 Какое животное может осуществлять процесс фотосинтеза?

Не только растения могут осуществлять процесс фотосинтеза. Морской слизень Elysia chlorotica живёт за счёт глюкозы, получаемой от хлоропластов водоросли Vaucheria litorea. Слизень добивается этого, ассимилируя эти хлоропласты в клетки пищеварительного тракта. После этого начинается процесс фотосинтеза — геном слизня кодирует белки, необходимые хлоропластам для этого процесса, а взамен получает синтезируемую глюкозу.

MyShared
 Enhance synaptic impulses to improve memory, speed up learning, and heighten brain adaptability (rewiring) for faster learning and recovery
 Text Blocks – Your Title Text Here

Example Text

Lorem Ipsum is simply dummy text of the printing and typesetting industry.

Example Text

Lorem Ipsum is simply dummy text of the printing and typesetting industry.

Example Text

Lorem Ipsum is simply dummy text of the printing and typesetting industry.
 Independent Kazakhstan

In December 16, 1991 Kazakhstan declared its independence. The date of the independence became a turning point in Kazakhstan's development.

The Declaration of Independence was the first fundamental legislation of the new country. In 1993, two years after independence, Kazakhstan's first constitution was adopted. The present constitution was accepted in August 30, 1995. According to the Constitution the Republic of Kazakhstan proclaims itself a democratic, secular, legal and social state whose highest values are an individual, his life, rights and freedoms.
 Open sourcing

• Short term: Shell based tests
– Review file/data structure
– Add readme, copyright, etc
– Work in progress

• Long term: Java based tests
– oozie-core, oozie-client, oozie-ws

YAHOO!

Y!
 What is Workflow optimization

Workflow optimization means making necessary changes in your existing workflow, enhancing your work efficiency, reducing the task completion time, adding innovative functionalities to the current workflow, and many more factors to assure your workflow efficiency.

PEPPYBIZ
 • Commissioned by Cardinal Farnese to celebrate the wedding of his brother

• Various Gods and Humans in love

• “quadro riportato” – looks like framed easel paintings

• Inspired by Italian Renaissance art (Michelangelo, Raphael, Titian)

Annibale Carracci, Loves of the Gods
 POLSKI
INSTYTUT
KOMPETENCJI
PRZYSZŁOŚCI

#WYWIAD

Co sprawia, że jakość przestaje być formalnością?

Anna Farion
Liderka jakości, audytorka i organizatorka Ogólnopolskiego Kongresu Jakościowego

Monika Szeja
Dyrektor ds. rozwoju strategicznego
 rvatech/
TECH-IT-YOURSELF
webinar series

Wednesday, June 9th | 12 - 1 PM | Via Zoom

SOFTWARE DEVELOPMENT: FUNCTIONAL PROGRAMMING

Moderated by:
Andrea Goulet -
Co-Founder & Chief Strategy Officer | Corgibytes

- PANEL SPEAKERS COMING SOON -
---
Directions for this task: Copy exactly, and only, the lines from the one containing "Anna Farion" through the last line of the listing.

Output below:
Anna Farion
Liderka jakości, audytorka i organizatorka Ogólnopolskiego Kongresu Jakościowego

Monika Szeja
Dyrektor ds. rozwoju strategicznego
 rvatech/
TECH-IT-YOURSELF
webinar series

Wednesday, June 9th | 12 - 1 PM | Via Zoom

SOFTWARE DEVELOPMENT: FUNCTIONAL PROGRAMMING

Moderated by:
Andrea Goulet -
Co-Founder & Chief Strategy Officer | Corgibytes

- PANEL SPEAKERS COMING SOON -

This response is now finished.